• Excerpt provided:

Can vm_ops be NULL here?  __compat_vma_mapped() is called from
compat_vma_mmap(), which is reached when a filesystem provides
mmap_prepare.  If the mmap_prepare hook does not set desc->vm_ops,
vma->vm_ops will be NULL and this dereferences a NULL pointer.

For e.g. drivers/char/mem.c, mmap_zero_prepare() would trigger
a NULL pointer dereference here.

Would need to do
	if (!vm_ops || !vm_ops->mapped)
		return 0;

here


> +	err = vm_ops->mapped(vma->vm_start, vma->vm_end, vma->vm_pgoff, file,
> +			     &vm_private_data);
> +	if (err)
> +		unmap_vma_locked(vma);

when mapped() returns an error, unmap_vma_locked(vma) is called
but execution continues into the vm_private_data update below.  After
unmap_vma_locked() the VMA may be freed (do_munmap can remove the VMA
entirely), so accessing vma->vm_private_data after that is a
use-after-free.

Probably need to do:
	if (err) {
		unmap_vma_locked(vma);
		return err;
	}

> +	/* Update private data if changed. */
> +	if (vm_private_data != vma->vm_private_data)
> +		vma->vm_private_data = vm_private_data;
> +
> +	return err;
> +}
> +
>  /**
>   * compat_vma_mmap() - Apply the file's .mmap_prepare() hook to an
>   * existing VMA and execute any requested actions.
> @@ -1191,34 +1240,26 @@ EXPORT_SYMBOL(flush_dcache_folio);
>   */
>  int compat_vma_mmap(struct file *file, struct vm_area_struct *vma)
>  {
> -	struct vm_area_desc desc = {
> -		.mm = vma->vm_mm,
> -		.file = file,
> -		.start = vma->vm_start,
> -		.end = vma->vm_end,
> -
> -		.pgoff = vma->vm_pgoff,
> -		.vm_file = vma->vm_file,
> -		.vma_flags = vma->flags,
> -		.page_prot = vma->vm_page_prot,
> -
> -		.action.type = MMAP_NOTHING, /* Default */
> -	};
>  	int err;
>  
> -	err = vfs_mmap_prepare(file, &desc);
> -	if (err)
> -		return err;
> -
> -	err = mmap_action_prepare(&desc, &desc.action);
> +	err = __compat_vma_mmap(file, vma);
>  	if (err)
>  		return err;
>  
> -	set_vma_from_desc(vma, &desc);
> -	return mmap_action_complete(vma, &desc.action);
> +	return __compat_vma_mapped(file, vma);
>  }
>  EXPORT_SYMBOL(compat_vma_mmap);
>  
> +int __vma_check_mmap_hook(struct vm_area_struct *vma)
> +{
> +	/* vm_ops->mapped is not valid if mmap() is specified. */
> +	if (WARN_ON_ONCE(vma->vm_ops->mapped))
> +		return -EINVAL;

I think vma->vm_ops can be NULL here. Should be:

	if (vma->vm_ops && WARN_ON_ONCE(vma->vm_ops->mapped))

• Requests:
1) In the code review, name every function called in the lines the patch removes from compat_vma_mmap().
2) According to the code review, which function in drivers/char/mem.c would trigger a NULL pointer dereference?
3) Reproduce the code review from "when mapped() returns" up to and including "(vm_private_data != vma->vm_private_data)".

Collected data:

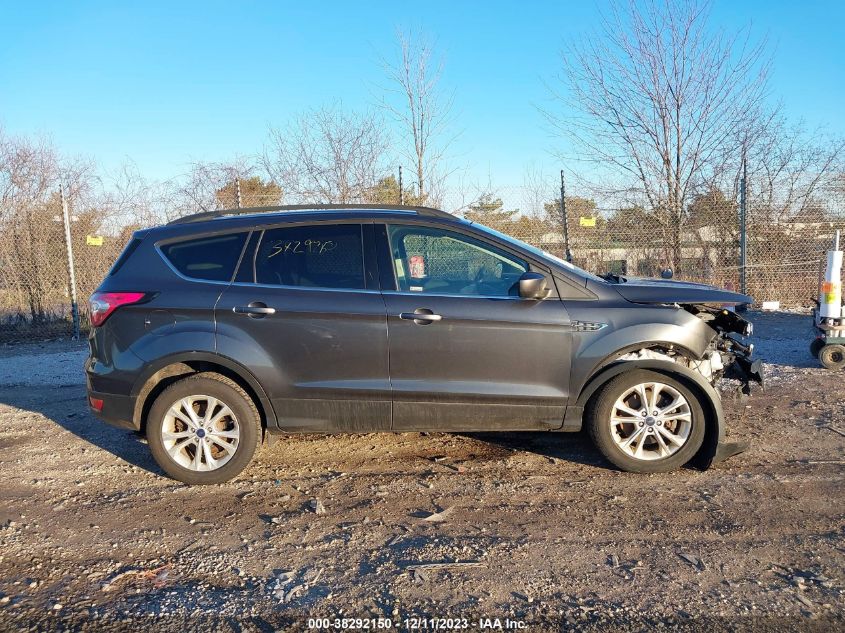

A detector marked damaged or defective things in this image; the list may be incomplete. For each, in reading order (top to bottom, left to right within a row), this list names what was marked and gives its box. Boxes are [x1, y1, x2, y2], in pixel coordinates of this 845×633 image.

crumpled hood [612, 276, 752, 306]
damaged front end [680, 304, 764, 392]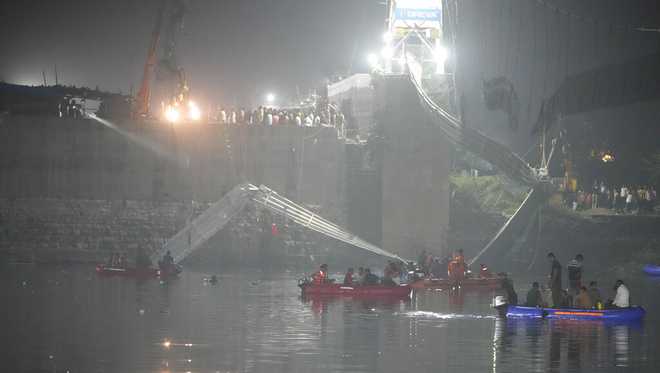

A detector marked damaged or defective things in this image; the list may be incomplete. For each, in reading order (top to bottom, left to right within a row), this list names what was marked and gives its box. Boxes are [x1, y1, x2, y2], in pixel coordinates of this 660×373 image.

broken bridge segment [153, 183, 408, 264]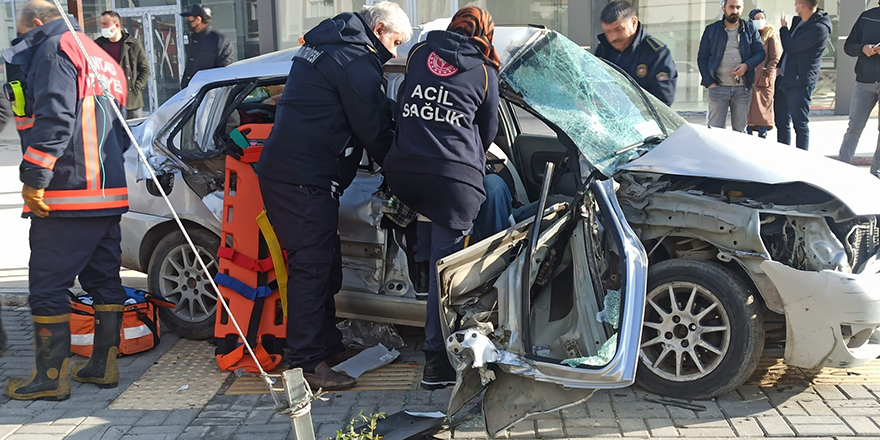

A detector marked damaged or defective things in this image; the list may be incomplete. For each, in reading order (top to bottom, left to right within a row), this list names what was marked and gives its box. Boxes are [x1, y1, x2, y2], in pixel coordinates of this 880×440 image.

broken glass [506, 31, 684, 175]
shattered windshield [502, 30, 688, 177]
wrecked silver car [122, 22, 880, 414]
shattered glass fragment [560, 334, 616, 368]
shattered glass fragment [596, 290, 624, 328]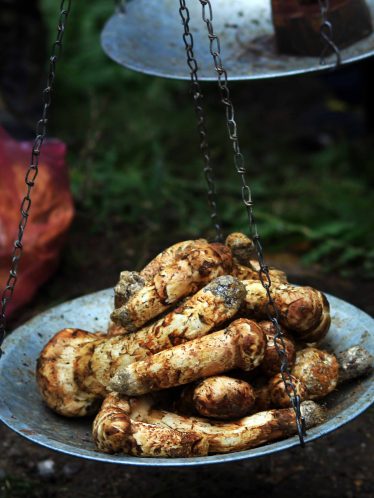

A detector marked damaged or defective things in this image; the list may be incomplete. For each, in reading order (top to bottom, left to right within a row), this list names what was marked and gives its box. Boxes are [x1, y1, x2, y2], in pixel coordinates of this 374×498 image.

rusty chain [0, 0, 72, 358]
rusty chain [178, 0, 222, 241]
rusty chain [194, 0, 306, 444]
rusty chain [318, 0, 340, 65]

• Outputs:
1) vfs_mmap_prepare(), mmap_action_prepare(), set_vma_from_desc(), mmap_action_complete()

2) mmap_zero_prepare()

3)
when mapped() returns an error, unmap_vma_locked(vma) is called
but execution continues into the vm_private_data update below.  After
unmap_vma_locked() the VMA may be freed (do_munmap can remove the VMA
entirely), so accessing vma->vm_private_data after that is a
use-after-free.

Probably need to do:
	if (err) {
		unmap_vma_locked(vma);
		return err;
	}

> +	/* Update private data if changed. */
> +	if (vm_private_data != vma->vm_private_data)